User(?u) ∧ isInActivity(?u, ?cm) ∧ ContextMeeting(?cm) → FamilyContact(?f) ∧ hasStatus(?f, "Reject")

uses ?f in the right hand side (the consequent) of the rule, but not on the left (the antecedent). That's not allowed in the language (emphasis added):

2.1. Rules

Atoms may refer to individuals, data literals, individual variables or data variables. Variables are treated as universally quantified, with their scope limited to a given rule. As usual, only variables that occur in the antecedent of a rule may occur in the consequent (a condition usually referred to as "safety"). This safety condition does not, in fact, restrict the expressive power of the language (because existentials can already be captured using OWL someValuesFrom restrictions).

If it were legal, then your rule would mean:

For every u, cm, and f,

  • if u is a User and cm is a ContextMeeting and u is in cm,
  • then f is a family contact and has status "reject".
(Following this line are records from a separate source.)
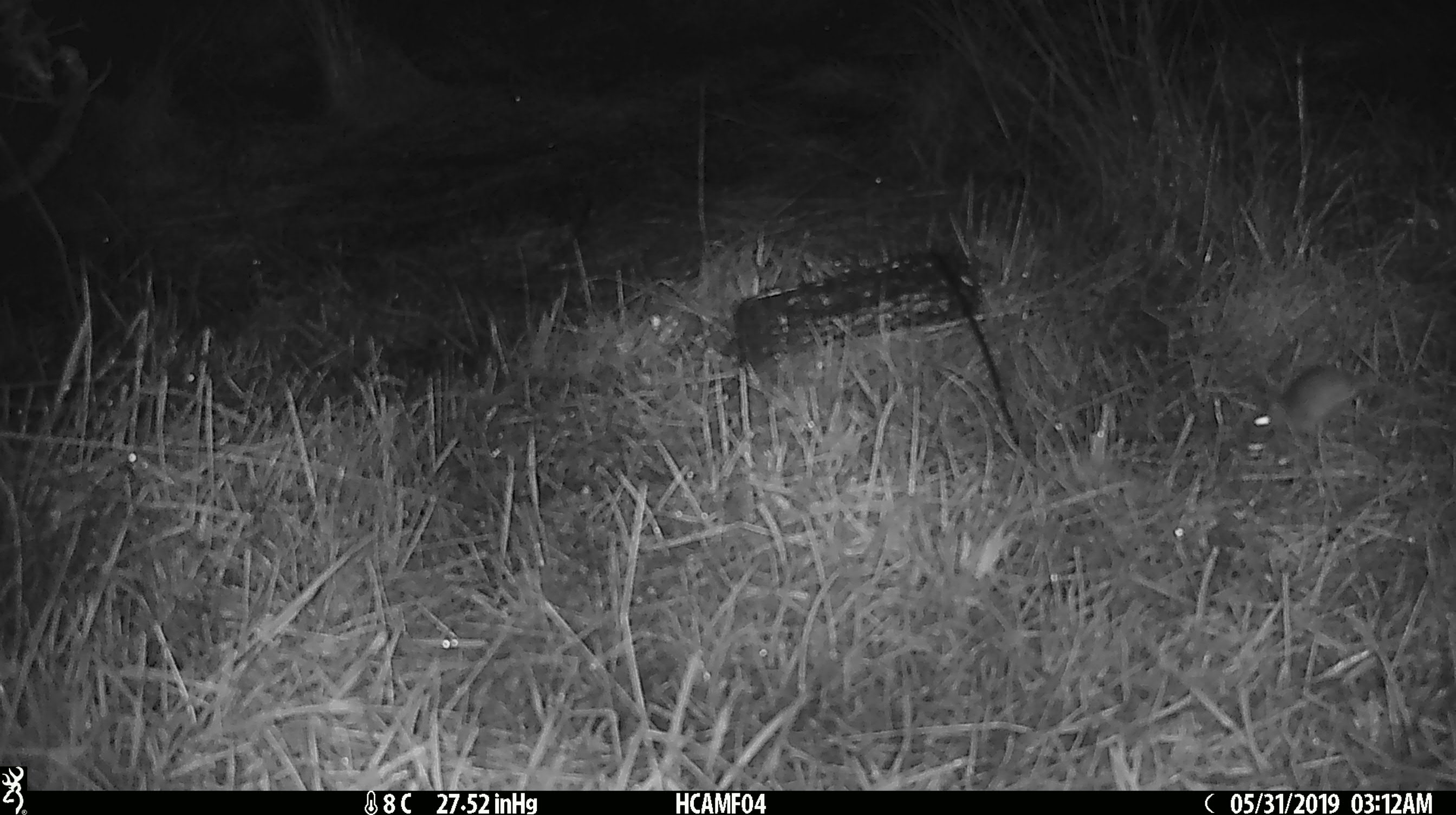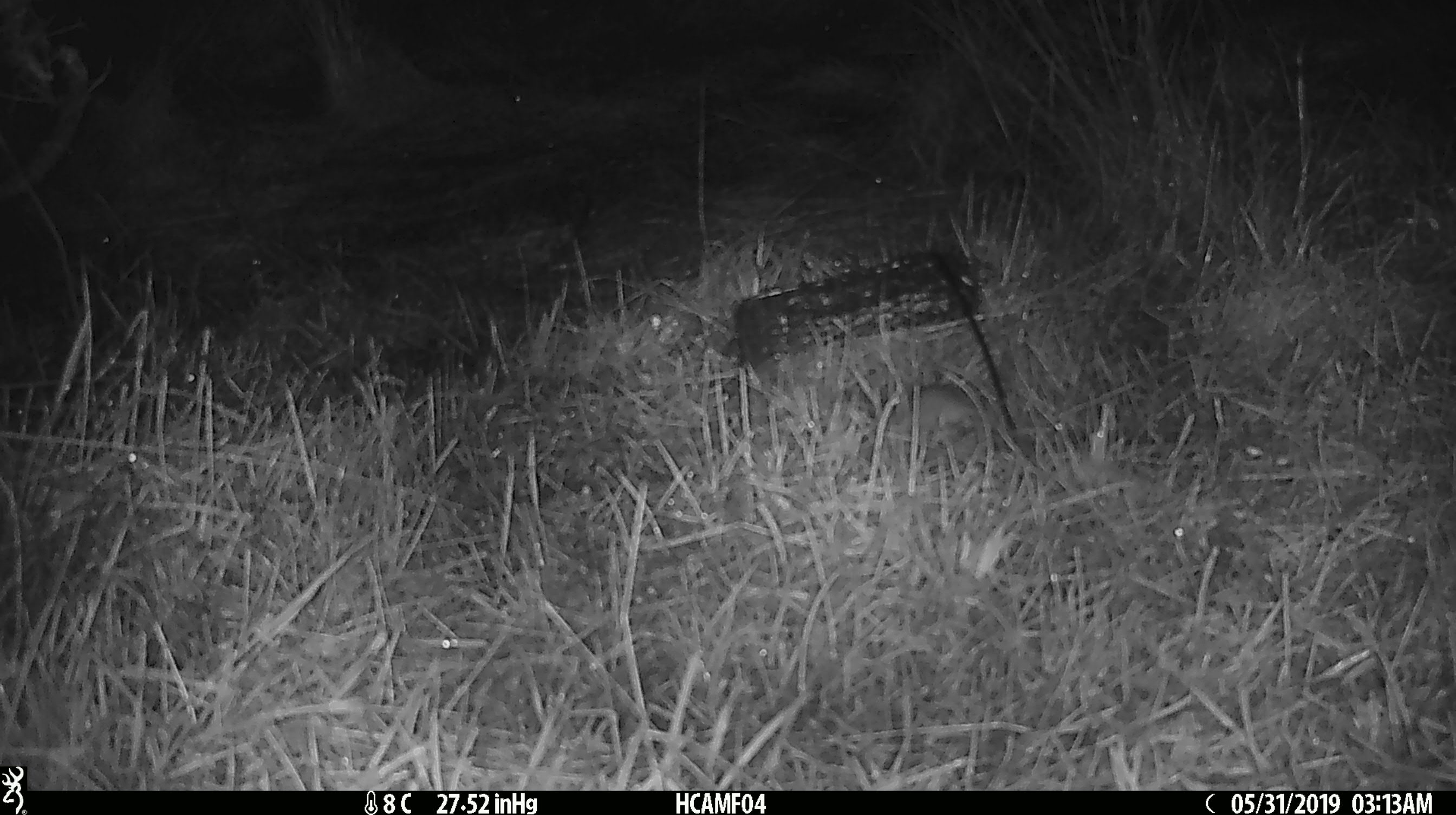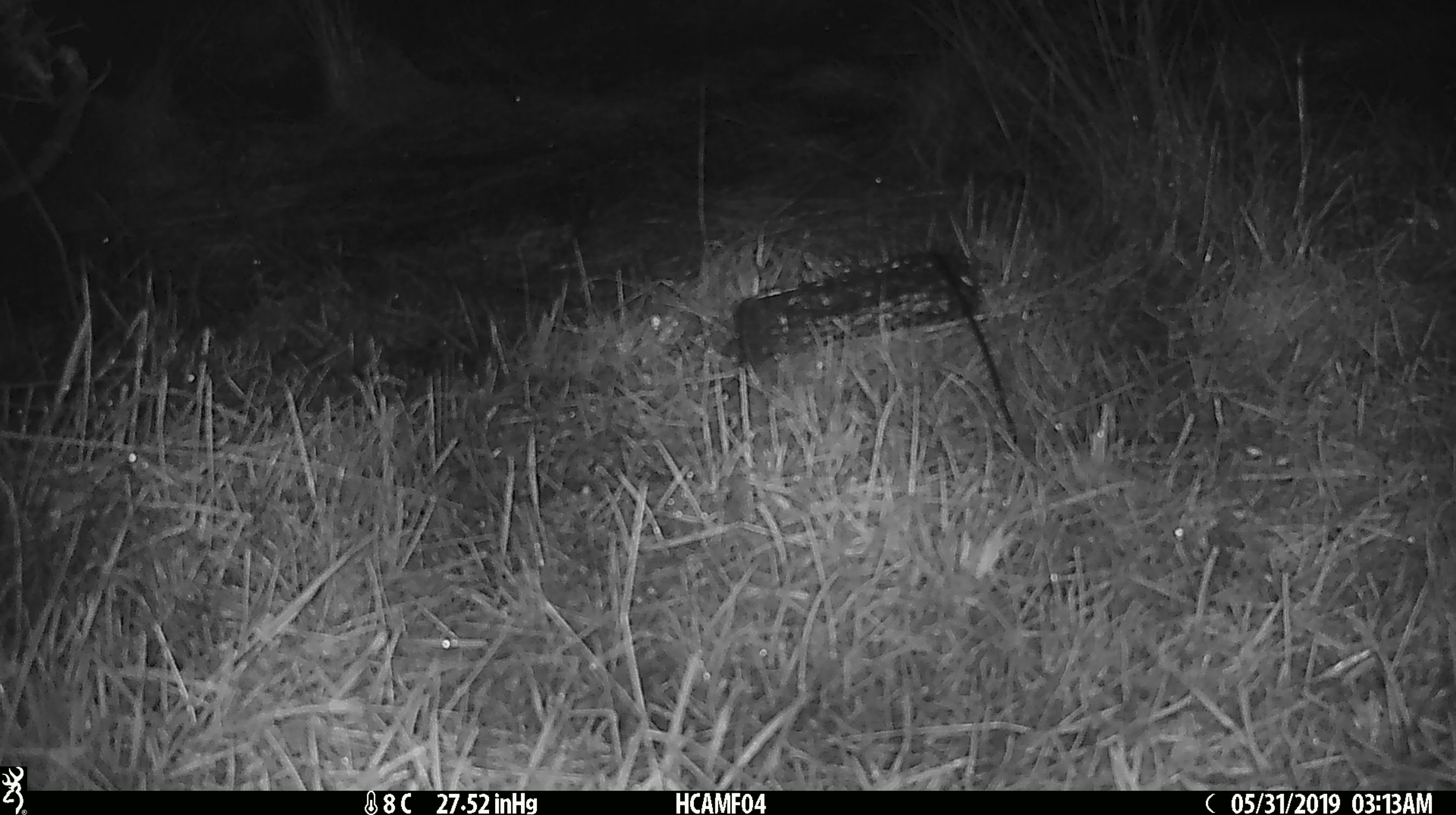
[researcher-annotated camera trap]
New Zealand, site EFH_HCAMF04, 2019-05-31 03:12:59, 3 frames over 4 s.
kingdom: Animalia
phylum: Chordata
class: Mammalia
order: Rodentia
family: Muridae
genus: Mus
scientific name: Mus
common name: mouse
Mouse (Mus).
But since there are no constraints on ?f, this says that any user is in any context meeting, then everything is a family contact with status "reject", and that's probably not what you want. Shouldn't ?f be related to ?u somehow? The proposed alternative:

User(?u) ∧ isInActivity(?u, ?cm) ∧ ContextMeeting(?cm) ∧ FamilyContact(?f) → hasStatus(?f, "Reject")

has a similar problem. It would mean:

For every u, cm, and f,

  • if u is a User and cm is a ContextMeeting and u is in cm and f is a family contact,
  • then f has status "reject".

There's still no connection between u and f, so this says that if any user is in any context meeting, then every family contact has status "reject". That doesn't seem like what you'd want either.